• _DATA FOR ANALYSIS_
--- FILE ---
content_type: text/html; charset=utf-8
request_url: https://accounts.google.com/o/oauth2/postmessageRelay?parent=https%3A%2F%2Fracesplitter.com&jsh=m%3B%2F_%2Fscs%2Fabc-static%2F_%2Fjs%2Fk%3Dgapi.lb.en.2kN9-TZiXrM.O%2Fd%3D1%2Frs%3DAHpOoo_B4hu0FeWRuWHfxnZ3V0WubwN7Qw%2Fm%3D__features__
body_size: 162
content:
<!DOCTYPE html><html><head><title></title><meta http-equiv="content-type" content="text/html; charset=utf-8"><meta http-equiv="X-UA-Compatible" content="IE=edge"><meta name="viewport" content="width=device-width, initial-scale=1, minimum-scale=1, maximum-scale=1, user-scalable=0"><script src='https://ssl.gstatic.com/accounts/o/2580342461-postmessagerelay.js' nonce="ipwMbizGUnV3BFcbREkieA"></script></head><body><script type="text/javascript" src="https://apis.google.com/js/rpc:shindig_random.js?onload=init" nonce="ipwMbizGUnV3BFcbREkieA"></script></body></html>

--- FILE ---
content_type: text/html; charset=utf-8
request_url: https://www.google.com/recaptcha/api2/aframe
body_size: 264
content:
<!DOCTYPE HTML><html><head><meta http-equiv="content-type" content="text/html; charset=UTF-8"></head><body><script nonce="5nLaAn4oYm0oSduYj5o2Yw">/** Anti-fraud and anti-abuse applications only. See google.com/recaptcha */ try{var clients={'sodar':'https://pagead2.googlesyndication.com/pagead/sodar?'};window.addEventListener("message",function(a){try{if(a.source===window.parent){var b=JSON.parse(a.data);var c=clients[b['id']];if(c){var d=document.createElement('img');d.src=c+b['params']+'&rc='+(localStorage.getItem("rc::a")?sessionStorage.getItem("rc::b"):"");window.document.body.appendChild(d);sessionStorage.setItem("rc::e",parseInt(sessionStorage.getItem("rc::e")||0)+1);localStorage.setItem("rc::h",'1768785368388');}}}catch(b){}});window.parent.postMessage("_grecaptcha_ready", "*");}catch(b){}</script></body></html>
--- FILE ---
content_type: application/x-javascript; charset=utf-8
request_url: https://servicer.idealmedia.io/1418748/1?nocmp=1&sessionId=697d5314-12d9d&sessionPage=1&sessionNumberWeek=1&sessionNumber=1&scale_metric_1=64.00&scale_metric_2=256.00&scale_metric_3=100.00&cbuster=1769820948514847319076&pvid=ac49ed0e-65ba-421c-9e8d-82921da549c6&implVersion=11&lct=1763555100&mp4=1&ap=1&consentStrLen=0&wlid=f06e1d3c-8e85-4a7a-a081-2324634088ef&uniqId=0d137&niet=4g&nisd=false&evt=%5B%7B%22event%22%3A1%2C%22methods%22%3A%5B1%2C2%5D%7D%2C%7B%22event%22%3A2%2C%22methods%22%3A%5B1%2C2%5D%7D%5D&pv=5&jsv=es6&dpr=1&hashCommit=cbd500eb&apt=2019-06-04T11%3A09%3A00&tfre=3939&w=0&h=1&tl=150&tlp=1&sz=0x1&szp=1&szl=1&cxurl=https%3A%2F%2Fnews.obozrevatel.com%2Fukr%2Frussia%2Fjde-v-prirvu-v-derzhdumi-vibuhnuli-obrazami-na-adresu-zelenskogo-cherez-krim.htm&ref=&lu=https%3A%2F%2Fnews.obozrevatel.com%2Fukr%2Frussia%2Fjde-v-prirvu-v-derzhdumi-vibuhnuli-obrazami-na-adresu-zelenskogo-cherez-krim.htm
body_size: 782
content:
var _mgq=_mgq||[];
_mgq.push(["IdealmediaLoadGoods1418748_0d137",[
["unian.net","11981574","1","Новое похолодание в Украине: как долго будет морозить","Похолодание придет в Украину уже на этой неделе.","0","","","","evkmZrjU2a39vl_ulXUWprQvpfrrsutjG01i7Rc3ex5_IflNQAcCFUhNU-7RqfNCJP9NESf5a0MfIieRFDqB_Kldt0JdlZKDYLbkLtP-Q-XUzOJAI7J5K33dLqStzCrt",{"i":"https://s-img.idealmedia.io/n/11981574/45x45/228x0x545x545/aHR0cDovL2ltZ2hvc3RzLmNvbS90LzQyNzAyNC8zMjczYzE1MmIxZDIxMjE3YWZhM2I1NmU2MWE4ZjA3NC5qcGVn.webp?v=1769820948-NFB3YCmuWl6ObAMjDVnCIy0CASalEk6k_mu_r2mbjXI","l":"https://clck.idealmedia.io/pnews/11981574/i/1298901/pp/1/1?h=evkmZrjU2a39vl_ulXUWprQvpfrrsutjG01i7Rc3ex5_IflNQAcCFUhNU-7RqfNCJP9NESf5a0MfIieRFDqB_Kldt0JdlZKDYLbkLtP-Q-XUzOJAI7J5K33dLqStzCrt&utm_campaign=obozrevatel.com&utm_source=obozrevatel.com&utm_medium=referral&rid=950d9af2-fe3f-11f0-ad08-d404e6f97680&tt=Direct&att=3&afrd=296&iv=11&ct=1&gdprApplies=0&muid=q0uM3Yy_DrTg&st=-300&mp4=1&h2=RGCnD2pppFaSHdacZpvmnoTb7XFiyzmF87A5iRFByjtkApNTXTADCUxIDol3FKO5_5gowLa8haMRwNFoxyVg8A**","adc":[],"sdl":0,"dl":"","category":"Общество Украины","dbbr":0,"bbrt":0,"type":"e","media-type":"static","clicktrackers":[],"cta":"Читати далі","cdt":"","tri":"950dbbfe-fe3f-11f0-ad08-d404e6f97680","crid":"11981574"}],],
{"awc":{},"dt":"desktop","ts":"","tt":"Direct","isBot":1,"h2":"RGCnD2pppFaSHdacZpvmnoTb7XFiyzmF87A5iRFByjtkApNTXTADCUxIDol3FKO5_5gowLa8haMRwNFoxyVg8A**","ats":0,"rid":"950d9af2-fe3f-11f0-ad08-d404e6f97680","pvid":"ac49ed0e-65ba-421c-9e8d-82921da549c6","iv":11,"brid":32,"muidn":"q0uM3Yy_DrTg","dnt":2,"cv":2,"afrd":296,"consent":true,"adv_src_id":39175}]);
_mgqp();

• _WHAT TO DO_
Repeat the data above exactly.

• _ANSWER_
--- FILE ---
content_type: text/html; charset=utf-8
request_url: https://accounts.google.com/o/oauth2/postmessageRelay?parent=https%3A%2F%2Fracesplitter.com&jsh=m%3B%2F_%2Fscs%2Fabc-static%2F_%2Fjs%2Fk%3Dgapi.lb.en.2kN9-TZiXrM.O%2Fd%3D1%2Frs%3DAHpOoo_B4hu0FeWRuWHfxnZ3V0WubwN7Qw%2Fm%3D__features__
body_size: 162
content:
<!DOCTYPE html><html><head><title></title><meta http-equiv="content-type" content="text/html; charset=utf-8"><meta http-equiv="X-UA-Compatible" content="IE=edge"><meta name="viewport" content="width=device-width, initial-scale=1, minimum-scale=1, maximum-scale=1, user-scalable=0"><script src='https://ssl.gstatic.com/accounts/o/2580342461-postmessagerelay.js' nonce="ipwMbizGUnV3BFcbREkieA"></script></head><body><script type="text/javascript" src="https://apis.google.com/js/rpc:shindig_random.js?onload=init" nonce="ipwMbizGUnV3BFcbREkieA"></script></body></html>

--- FILE ---
content_type: text/html; charset=utf-8
request_url: https://www.google.com/recaptcha/api2/aframe
body_size: 264
content:
<!DOCTYPE HTML><html><head><meta http-equiv="content-type" content="text/html; charset=UTF-8"></head><body><script nonce="5nLaAn4oYm0oSduYj5o2Yw">/** Anti-fraud and anti-abuse applications only. See google.com/recaptcha */ try{var clients={'sodar':'https://pagead2.googlesyndication.com/pagead/sodar?'};window.addEventListener("message",function(a){try{if(a.source===window.parent){var b=JSON.parse(a.data);var c=clients[b['id']];if(c){var d=document.createElement('img');d.src=c+b['params']+'&rc='+(localStorage.getItem("rc::a")?sessionStorage.getItem("rc::b"):"");window.document.body.appendChild(d);sessionStorage.setItem("rc::e",parseInt(sessionStorage.getItem("rc::e")||0)+1);localStorage.setItem("rc::h",'1768785368388');}}}catch(b){}});window.parent.postMessage("_grecaptcha_ready", "*");}catch(b){}</script></body></html>
--- FILE ---
content_type: application/x-javascript; charset=utf-8
request_url: https://servicer.idealmedia.io/1418748/1?nocmp=1&sessionId=697d5314-12d9d&sessionPage=1&sessionNumberWeek=1&sessionNumber=1&scale_metric_1=64.00&scale_metric_2=256.00&scale_metric_3=100.00&cbuster=1769820948514847319076&pvid=ac49ed0e-65ba-421c-9e8d-82921da549c6&implVersion=11&lct=1763555100&mp4=1&ap=1&consentStrLen=0&wlid=f06e1d3c-8e85-4a7a-a081-2324634088ef&uniqId=0d137&niet=4g&nisd=false&evt=%5B%7B%22event%22%3A1%2C%22methods%22%3A%5B1%2C2%5D%7D%2C%7B%22event%22%3A2%2C%22methods%22%3A%5B1%2C2%5D%7D%5D&pv=5&jsv=es6&dpr=1&hashCommit=cbd500eb&apt=2019-06-04T11%3A09%3A00&tfre=3939&w=0&h=1&tl=150&tlp=1&sz=0x1&szp=1&szl=1&cxurl=https%3A%2F%2Fnews.obozrevatel.com%2Fukr%2Frussia%2Fjde-v-prirvu-v-derzhdumi-vibuhnuli-obrazami-na-adresu-zelenskogo-cherez-krim.htm&ref=&lu=https%3A%2F%2Fnews.obozrevatel.com%2Fukr%2Frussia%2Fjde-v-prirvu-v-derzhdumi-vibuhnuli-obrazami-na-adresu-zelenskogo-cherez-krim.htm
body_size: 782
content:
var _mgq=_mgq||[];
_mgq.push(["IdealmediaLoadGoods1418748_0d137",[
["unian.net","11981574","1","Новое похолодание в Украине: как долго будет морозить","Похолодание придет в Украину уже на этой неделе.","0","","","","evkmZrjU2a39vl_ulXUWprQvpfrrsutjG01i7Rc3ex5_IflNQAcCFUhNU-7RqfNCJP9NESf5a0MfIieRFDqB_Kldt0JdlZKDYLbkLtP-Q-XUzOJAI7J5K33dLqStzCrt",{"i":"https://s-img.idealmedia.io/n/11981574/45x45/228x0x545x545/aHR0cDovL2ltZ2hvc3RzLmNvbS90LzQyNzAyNC8zMjczYzE1MmIxZDIxMjE3YWZhM2I1NmU2MWE4ZjA3NC5qcGVn.webp?v=1769820948-NFB3YCmuWl6ObAMjDVnCIy0CASalEk6k_mu_r2mbjXI","l":"https://clck.idealmedia.io/pnews/11981574/i/1298901/pp/1/1?h=evkmZrjU2a39vl_ulXUWprQvpfrrsutjG01i7Rc3ex5_IflNQAcCFUhNU-7RqfNCJP9NESf5a0MfIieRFDqB_Kldt0JdlZKDYLbkLtP-Q-XUzOJAI7J5K33dLqStzCrt&utm_campaign=obozrevatel.com&utm_source=obozrevatel.com&utm_medium=referral&rid=950d9af2-fe3f-11f0-ad08-d404e6f97680&tt=Direct&att=3&afrd=296&iv=11&ct=1&gdprApplies=0&muid=q0uM3Yy_DrTg&st=-300&mp4=1&h2=RGCnD2pppFaSHdacZpvmnoTb7XFiyzmF87A5iRFByjtkApNTXTADCUxIDol3FKO5_5gowLa8haMRwNFoxyVg8A**","adc":[],"sdl":0,"dl":"","category":"Общество Украины","dbbr":0,"bbrt":0,"type":"e","media-type":"static","clicktrackers":[],"cta":"Читати далі","cdt":"","tri":"950dbbfe-fe3f-11f0-ad08-d404e6f97680","crid":"11981574"}],],
{"awc":{},"dt":"desktop","ts":"","tt":"Direct","isBot":1,"h2":"RGCnD2pppFaSHdacZpvmnoTb7XFiyzmF87A5iRFByjtkApNTXTADCUxIDol3FKO5_5gowLa8haMRwNFoxyVg8A**","ats":0,"rid":"950d9af2-fe3f-11f0-ad08-d404e6f97680","pvid":"ac49ed0e-65ba-421c-9e8d-82921da549c6","iv":11,"brid":32,"muidn":"q0uM3Yy_DrTg","dnt":2,"cv":2,"afrd":296,"consent":true,"adv_src_id":39175}]);
_mgqp();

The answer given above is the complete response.